Tbh I find this view odd, and I wonder what people view as agi now. It used to be that we had extremely narrow pieces of AI and I remember being on a research project about architectures and just very basic “what’s going on?” was advanced. Understanding that someone asked a question, that would be solved by getting a book and being able to then go and navigate to the place the book was likely to be was fancy. Most systems could solve literally one type of problem. They weren’t just bad at other things they were fundamentally incapable of anything but an extremely narrow use case.

I can throw wide ranging problems at things like gpt5 and get what seem like dramatically better answers than if I asked a random person. The amount of common sense is so far beyond what we had it’s hard to express. It used to be always pointed out that the things we had were below basic insect level. Now I have something that can research a charity, find grants and make coherent arguments for them, read matrix specs and debug error messages, and understand sarcasm.

To me, it’s clear that agi is here. But then what I always pictured from it may be very different to you.
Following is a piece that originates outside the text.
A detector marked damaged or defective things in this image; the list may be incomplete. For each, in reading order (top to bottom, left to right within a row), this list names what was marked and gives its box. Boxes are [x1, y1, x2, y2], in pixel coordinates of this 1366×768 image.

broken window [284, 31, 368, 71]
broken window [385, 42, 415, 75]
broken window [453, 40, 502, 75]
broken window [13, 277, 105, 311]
What’s your image of it?


Replies

whizzteryesterday at 11:19 AM

It's more that "random" people are dumb as bricks (but we've in the name of equality and historic measurement errors decided to forgo that), add to it that AI's have a phenomenal (internet sized) memory makes them far more capable than many people.

However, even "dumb" people can often make judgements structures in a way that AI's cannot, it's just that many have such a bad knowledge-base that they cannot build the structures coherently whereas AI's succeed thanks to their knowledge.

I wouldn't be surprised if the top AI firms today spend an inordinate amount of time to build "manual" appendages into the LLM systems to cater to tasks such as debugging to uphold the facade that the system is really smart, while in reality it's mostly papering up a leaky model to avoid losing the enormous investments they need to stay alive with a hope that someone on their staff comes up a real solution to self-learning.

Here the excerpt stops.